Cell strains and cell culture conditions
Cell strains established previously from Barrett's esophagus biopsies were maintained in MCDB 153 medium with supplementation that included 5% fetal calf serum, 20 ng/ml EGF (epidermal growth factor) (Gibco, Grand Island, NY), 140 µg/ml BPE (bovine pituitary extract) (Sigma, St Louis, MO), 5 µg/ml insulin, 5 µg/ml transferrin and 5 ng/ml selenium (Sigma), as described previously (1). The four strains utilized are designated as follows: KR-42421 (CP-A); CP-52731 (CP-B); CP-94251 (CP-C) and CP-18821 (CP-D). It has been shown previously that strain CP-A contains wild-type p53, but that the three remaining cultures have p53 LOH and mutation; CP-A, B and C have 9pLOH and all four strains have p16 sequence alterations. 82-6 normal human fibroblasts were grown in Dulbecco's modified Eagle's medium with 10% FBS (fetal bovine serum). DLD-1 colon carcinoma cell line were maintained in RPMI containing 16% FBS.

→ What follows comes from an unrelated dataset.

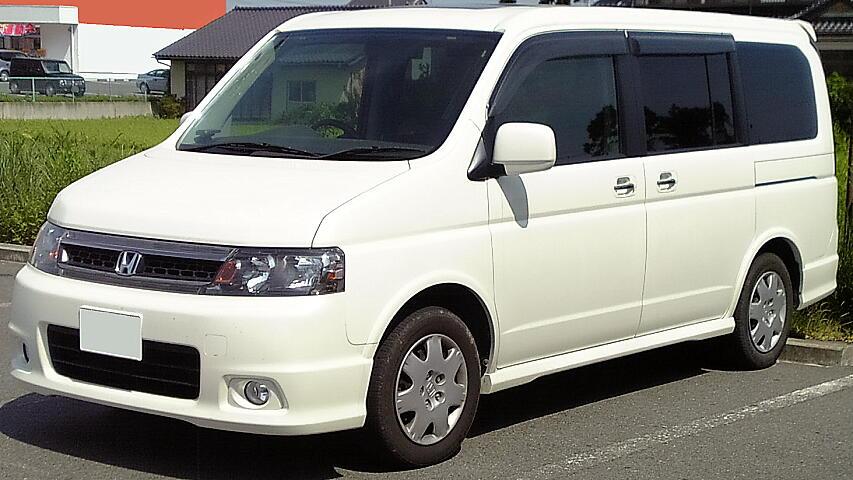 Honda Stepwgn Spada.JPG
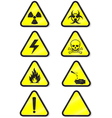 Chemical warning vector image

Viral construct and selection of transduced cells
Retroviral transduction was performed using a hTERT retroviral construct or the empty control vector (LXSN) as described previously (4). Cell strains were transduced at the following PDLs (population doubling level) for the selection of clones: CP-A (PDL 22); CP-B (PDL 14); CP-C (PDL 17); CP-D (PDL 13) and at the following PDLs for mass cultures: CP-A (PDL 24); CP-B (PDL 18); CP-C (PDL 17); CP-D (PDL 13). For LXSN+ control clones in chromosome instability studies, CP-A (PDL 15) and CP-C (PDL 17) were transduced with LXSN, selected for resistance to G418, and then directly plated on tissue culture slides at sparse density for individual colony formation.

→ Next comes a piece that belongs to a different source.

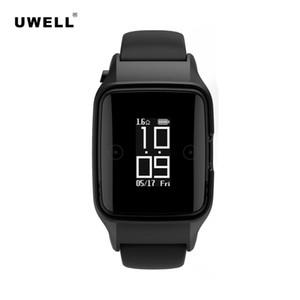 Продвижение Uwell Amulet Pod с картриджем Pod емкостью 2 мл и встроенным аккумулятором емкостью 370 мАч инновационный комплект часов Pod System Kit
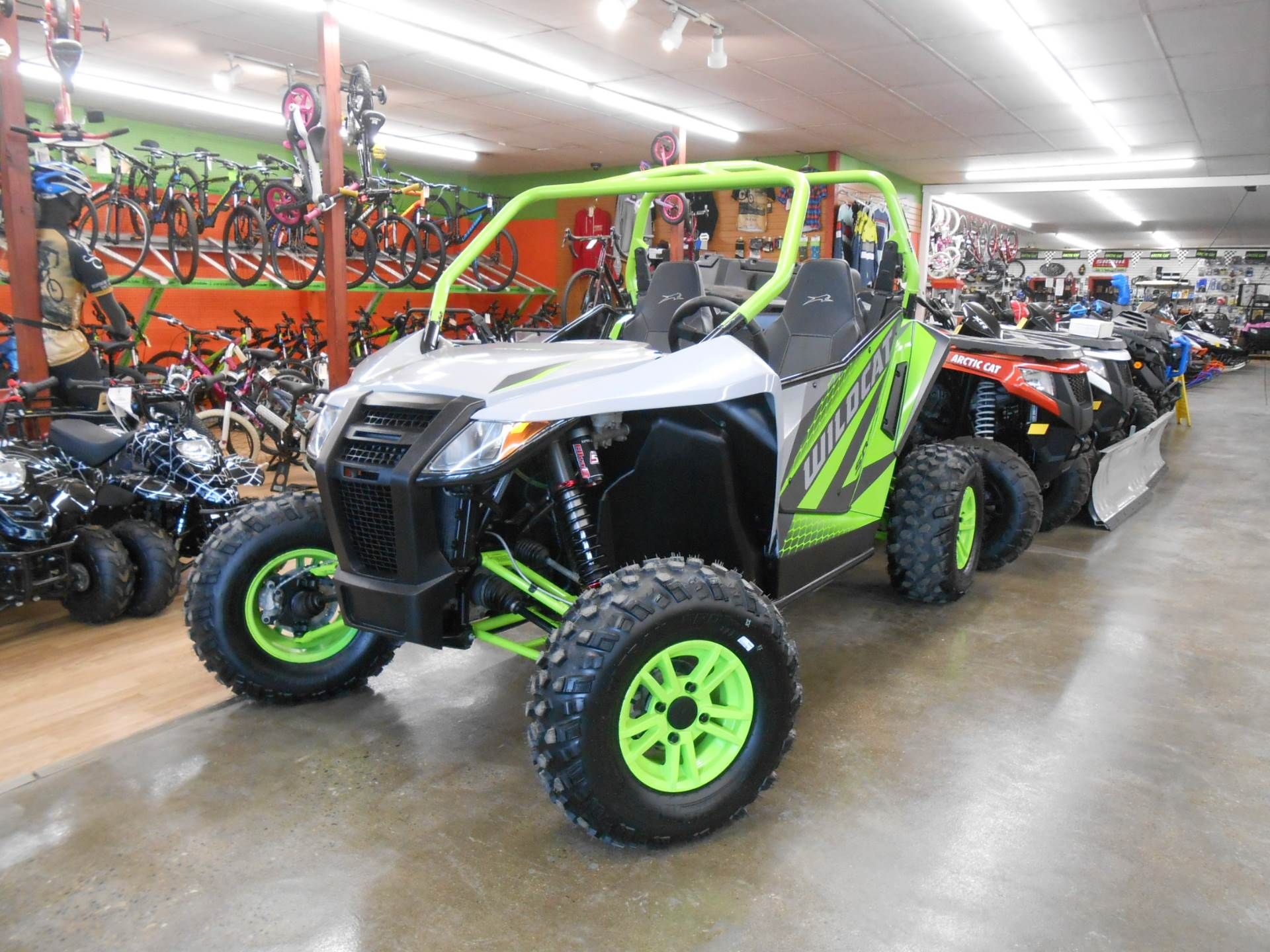 2018 Arctic Cat Wildcat Sport LTD in Howell, Michigan - Photo 1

TRAP (telomere repeat amplification protocol) assay
The TRAP assay was performed as described previously (21). Relative telomerase signal intensity was measured by phosphor imaging analysis.

Telomere hybridization
Cells were plated on slides and lightly fixed in 1% paraformaldehyde for 10 min, followed by 70% ethanol and then air-dried. Hybridization of telomeres was performed with FITC labeled PNA (peptide nucleic acid) probes (Applied Biosystems, Framingham, MA) as described (22). Nuclei were counter stained using TOTO-3 (Molecular Probes, Eugene, OR) and slides were analyzed on a Leica TCS SP confocal microscope (Heidelberg, Germany) using excitation at 488 and 633 nm and emission at 530 (FITC) and 670 nm (TOTO-3).

Telomere restriction fragment length analysis
Average telomere length in cell lines was determined as described previously (23). Blots were hybridized using a 32P-labeled TTAGGG probe, washed and exposed to BioMax film (Eastman Kodak Company, Rochester, NY).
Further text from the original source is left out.